Copy exactly the run of lines that begins at the line with "From the provided" and ends at the final line of the entries.

[Records from a data source]

━━━

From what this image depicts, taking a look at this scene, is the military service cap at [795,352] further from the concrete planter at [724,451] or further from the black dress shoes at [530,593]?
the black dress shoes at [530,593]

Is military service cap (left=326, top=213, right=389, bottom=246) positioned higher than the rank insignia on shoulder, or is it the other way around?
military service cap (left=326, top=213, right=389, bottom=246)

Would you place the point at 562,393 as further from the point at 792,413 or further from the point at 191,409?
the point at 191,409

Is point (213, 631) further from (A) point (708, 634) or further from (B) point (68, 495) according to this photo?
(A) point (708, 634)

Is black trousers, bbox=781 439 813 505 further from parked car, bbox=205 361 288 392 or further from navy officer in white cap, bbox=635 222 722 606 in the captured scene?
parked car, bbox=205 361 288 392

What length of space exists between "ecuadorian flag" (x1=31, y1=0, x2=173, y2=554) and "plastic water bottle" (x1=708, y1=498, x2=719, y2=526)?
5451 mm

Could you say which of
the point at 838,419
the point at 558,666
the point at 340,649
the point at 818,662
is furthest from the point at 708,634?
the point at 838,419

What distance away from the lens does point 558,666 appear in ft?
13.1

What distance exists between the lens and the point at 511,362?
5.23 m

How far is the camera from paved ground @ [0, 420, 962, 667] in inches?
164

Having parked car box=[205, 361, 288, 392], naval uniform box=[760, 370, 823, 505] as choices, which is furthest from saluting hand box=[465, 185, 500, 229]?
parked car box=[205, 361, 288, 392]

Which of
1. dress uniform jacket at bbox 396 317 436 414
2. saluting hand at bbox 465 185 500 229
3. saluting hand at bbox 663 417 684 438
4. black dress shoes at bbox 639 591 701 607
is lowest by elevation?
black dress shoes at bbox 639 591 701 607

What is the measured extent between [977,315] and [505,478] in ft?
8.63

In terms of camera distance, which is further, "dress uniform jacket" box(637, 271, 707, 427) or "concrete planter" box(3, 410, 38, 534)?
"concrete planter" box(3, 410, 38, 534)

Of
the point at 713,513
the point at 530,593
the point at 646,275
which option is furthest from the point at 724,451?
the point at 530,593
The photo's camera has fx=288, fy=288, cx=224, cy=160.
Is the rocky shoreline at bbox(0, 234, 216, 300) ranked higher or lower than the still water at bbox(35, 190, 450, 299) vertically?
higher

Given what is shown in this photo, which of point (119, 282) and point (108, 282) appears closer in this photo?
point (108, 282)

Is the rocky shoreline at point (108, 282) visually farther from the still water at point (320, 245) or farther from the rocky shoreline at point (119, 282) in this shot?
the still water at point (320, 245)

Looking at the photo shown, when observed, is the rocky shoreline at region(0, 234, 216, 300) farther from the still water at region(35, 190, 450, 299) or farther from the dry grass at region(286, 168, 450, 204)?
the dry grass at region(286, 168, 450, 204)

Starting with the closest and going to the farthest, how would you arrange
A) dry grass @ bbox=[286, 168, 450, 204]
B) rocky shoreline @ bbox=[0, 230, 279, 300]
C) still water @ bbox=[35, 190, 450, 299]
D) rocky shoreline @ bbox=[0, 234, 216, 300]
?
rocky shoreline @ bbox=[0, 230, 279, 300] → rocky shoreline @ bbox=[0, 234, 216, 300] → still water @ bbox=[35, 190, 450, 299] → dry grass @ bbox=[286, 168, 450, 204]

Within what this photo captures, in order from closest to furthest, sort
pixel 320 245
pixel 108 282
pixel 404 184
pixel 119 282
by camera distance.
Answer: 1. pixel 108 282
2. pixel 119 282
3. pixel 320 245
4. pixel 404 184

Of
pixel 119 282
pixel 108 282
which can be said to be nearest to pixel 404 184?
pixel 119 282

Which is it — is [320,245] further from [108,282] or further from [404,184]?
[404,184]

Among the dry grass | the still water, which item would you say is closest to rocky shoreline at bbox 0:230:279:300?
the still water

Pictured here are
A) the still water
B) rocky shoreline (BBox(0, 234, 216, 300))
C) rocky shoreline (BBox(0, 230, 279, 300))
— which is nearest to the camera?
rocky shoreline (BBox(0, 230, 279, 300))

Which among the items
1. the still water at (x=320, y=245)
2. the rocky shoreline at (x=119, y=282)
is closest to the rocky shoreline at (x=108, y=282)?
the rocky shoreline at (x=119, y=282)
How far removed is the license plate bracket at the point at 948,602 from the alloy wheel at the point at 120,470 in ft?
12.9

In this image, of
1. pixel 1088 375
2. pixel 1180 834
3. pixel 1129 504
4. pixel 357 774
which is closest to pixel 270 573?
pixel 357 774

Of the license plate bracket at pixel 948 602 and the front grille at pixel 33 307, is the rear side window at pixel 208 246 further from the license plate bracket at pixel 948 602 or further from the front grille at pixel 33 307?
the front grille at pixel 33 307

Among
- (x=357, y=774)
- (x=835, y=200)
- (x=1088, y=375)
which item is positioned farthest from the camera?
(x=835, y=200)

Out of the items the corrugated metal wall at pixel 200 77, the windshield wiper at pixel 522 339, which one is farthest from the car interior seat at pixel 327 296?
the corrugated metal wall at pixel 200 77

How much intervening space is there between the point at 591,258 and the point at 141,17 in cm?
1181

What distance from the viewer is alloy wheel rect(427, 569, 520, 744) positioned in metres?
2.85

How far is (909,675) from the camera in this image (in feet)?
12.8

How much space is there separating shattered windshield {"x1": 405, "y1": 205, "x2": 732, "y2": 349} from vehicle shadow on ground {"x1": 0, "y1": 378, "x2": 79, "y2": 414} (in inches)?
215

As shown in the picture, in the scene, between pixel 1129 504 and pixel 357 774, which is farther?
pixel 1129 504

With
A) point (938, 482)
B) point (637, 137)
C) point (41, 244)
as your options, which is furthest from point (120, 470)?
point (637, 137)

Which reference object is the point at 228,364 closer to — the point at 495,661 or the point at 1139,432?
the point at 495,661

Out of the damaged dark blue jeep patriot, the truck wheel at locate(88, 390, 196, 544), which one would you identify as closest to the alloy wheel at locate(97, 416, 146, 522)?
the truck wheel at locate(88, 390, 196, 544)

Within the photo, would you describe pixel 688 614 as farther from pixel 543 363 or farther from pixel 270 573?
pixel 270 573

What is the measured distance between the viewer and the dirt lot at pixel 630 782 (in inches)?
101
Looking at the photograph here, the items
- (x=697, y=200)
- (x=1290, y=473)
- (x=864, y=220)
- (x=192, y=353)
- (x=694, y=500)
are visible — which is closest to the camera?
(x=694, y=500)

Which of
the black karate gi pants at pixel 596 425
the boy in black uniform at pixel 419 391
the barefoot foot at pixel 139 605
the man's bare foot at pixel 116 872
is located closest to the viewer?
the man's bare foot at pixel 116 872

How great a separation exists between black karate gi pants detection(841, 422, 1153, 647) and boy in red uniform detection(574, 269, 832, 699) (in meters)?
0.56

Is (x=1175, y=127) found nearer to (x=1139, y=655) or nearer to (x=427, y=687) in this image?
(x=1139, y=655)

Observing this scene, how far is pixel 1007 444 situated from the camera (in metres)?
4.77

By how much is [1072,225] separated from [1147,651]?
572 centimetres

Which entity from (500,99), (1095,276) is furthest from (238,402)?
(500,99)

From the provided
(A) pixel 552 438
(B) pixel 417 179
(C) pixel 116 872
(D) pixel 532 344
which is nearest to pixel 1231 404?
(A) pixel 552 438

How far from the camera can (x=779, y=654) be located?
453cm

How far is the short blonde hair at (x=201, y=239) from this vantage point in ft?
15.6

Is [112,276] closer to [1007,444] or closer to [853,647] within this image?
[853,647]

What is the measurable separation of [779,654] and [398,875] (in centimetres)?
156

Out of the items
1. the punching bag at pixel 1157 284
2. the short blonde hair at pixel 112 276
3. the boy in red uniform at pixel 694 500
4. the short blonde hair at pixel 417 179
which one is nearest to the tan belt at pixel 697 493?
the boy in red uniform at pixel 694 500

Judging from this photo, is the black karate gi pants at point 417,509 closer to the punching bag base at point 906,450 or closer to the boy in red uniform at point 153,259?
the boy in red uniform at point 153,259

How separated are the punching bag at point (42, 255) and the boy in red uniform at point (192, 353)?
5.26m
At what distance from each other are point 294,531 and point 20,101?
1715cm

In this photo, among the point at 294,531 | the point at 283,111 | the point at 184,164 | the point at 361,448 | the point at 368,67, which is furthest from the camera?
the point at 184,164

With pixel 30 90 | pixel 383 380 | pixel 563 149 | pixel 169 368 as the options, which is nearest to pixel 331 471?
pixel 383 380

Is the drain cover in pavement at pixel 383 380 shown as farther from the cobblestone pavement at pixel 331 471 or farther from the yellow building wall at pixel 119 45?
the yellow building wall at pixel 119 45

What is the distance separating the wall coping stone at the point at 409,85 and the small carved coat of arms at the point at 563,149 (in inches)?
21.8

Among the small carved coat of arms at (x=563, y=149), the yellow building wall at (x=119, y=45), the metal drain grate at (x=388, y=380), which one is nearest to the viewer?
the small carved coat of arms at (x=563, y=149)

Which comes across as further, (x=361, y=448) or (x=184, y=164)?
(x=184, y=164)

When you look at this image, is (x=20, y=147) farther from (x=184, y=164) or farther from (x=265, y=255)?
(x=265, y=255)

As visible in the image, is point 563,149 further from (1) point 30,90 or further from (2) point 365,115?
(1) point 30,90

━━━

_FINAL ANSWER_:
From the provided
(A) pixel 552 438
(B) pixel 417 179
(C) pixel 116 872
(D) pixel 532 344
which is nearest to pixel 1231 404?
(A) pixel 552 438

How far from the camera can (x=779, y=654) be located?
453cm

How far is the short blonde hair at (x=201, y=239) from this vantage point in ft?
15.6

Is [112,276] closer to [1007,444] or closer to [853,647] within this image?
[853,647]

What is the measurable separation of [779,654] and [398,875] (in centimetres)?
156

Out of the items
1. the punching bag at pixel 1157 284
2. the short blonde hair at pixel 112 276
3. the boy in red uniform at pixel 694 500
4. the short blonde hair at pixel 417 179
which one is nearest to the tan belt at pixel 697 493?
the boy in red uniform at pixel 694 500

Judging from this photo, is the black karate gi pants at point 417,509 closer to the punching bag base at point 906,450 or closer to the boy in red uniform at point 153,259?
the boy in red uniform at point 153,259

How separated are the punching bag at point (42, 255) and the boy in red uniform at point (192, 353)?
5.26m
At what distance from each other are point 294,531 and point 20,101?
1715cm

In this photo, among the point at 294,531 | the point at 283,111 | the point at 184,164 | the point at 361,448 | the point at 368,67, which is furthest from the camera?
the point at 184,164

With pixel 30 90 | pixel 383 380 | pixel 563 149 | pixel 169 368 as the options, which is nearest to pixel 331 471?
pixel 383 380

Is the drain cover in pavement at pixel 383 380 shown as farther from the cobblestone pavement at pixel 331 471 or farther from the yellow building wall at pixel 119 45?
the yellow building wall at pixel 119 45

What is the distance separating the wall coping stone at the point at 409,85 and the small carved coat of arms at the point at 563,149 (in inches)?
21.8

Among the small carved coat of arms at (x=563, y=149), the yellow building wall at (x=119, y=45), the metal drain grate at (x=388, y=380), which one is nearest to the viewer?
the small carved coat of arms at (x=563, y=149)

Which comes across as further, (x=361, y=448) or (x=184, y=164)?
(x=184, y=164)

When you look at this image, is (x=20, y=147) farther from (x=184, y=164) or farther from (x=265, y=255)?
(x=265, y=255)

As visible in the image, is point 563,149 further from (1) point 30,90 or further from (2) point 365,115?
(1) point 30,90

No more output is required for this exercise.